Em sua opinião, a melhor solução seria “desidratar” a estrutura, retirando toda a água de seu interior para solidificar o rejeito e manter o controle permanente da barragem para assegurar essa condição. O que a empresa tem feito é apenas não colocar mais rejeitos e descaracterizar o local, plantando gramas.
A estrutura, conta Daniel Neri, era inicialmente bem menor, mas ao longo do tempo foi sendo levantada e já atinge 80 metros.
Moradores pedem paz
A colocação de uma placa de “ponto de encontro” em frente a Escola Daura é outro símbolo que também gera ansiedade para quem trabalha, estuda ou passa pelo local. “Só se for encontro pra morrermos juntos”, desabafa Dalva Nunes que teme a impossibilidade de salvamento das crianças e dos profissionais em caso de algum rompimento.

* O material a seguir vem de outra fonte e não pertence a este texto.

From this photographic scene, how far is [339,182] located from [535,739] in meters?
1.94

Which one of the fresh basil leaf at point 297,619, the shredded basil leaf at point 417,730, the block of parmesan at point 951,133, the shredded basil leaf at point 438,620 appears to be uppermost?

As professoras também reclamaram que não tem iluminação ao redor da escola, fato que pode dificultar mais ainda se o tragédia ocorrer à noite. “Não queremos indenização, não queremos dinheiro. Queremos apenas paz e segurança”, sintetiza Dalva.
“A Vale fica com a riqueza e controla a sociedade.”
Beatriz Cerqueira
Dep. Beatriz Cerqueira
Ensino integral
Outra reclamação dos alunos da escola de ensino médio foi em relação ao regime integral. Segundo eles, a carga horária é muito estressante e o currículo ofertado os deixa em desvantagem com relação aos estudantes que fazem o curso regular em um único turno.
Eles não têm acesso a conhecimentos técnicos e não têm tempo para recorrer a cursos que poderiam prepará-los para o mercado de trabalho.
“O currículo não acolhe, pelo contrário, exclui o estudante”, considerou a presidenta da comissão, que ouviu reclamações semelhantes de estudantes de outras escolas visitadas.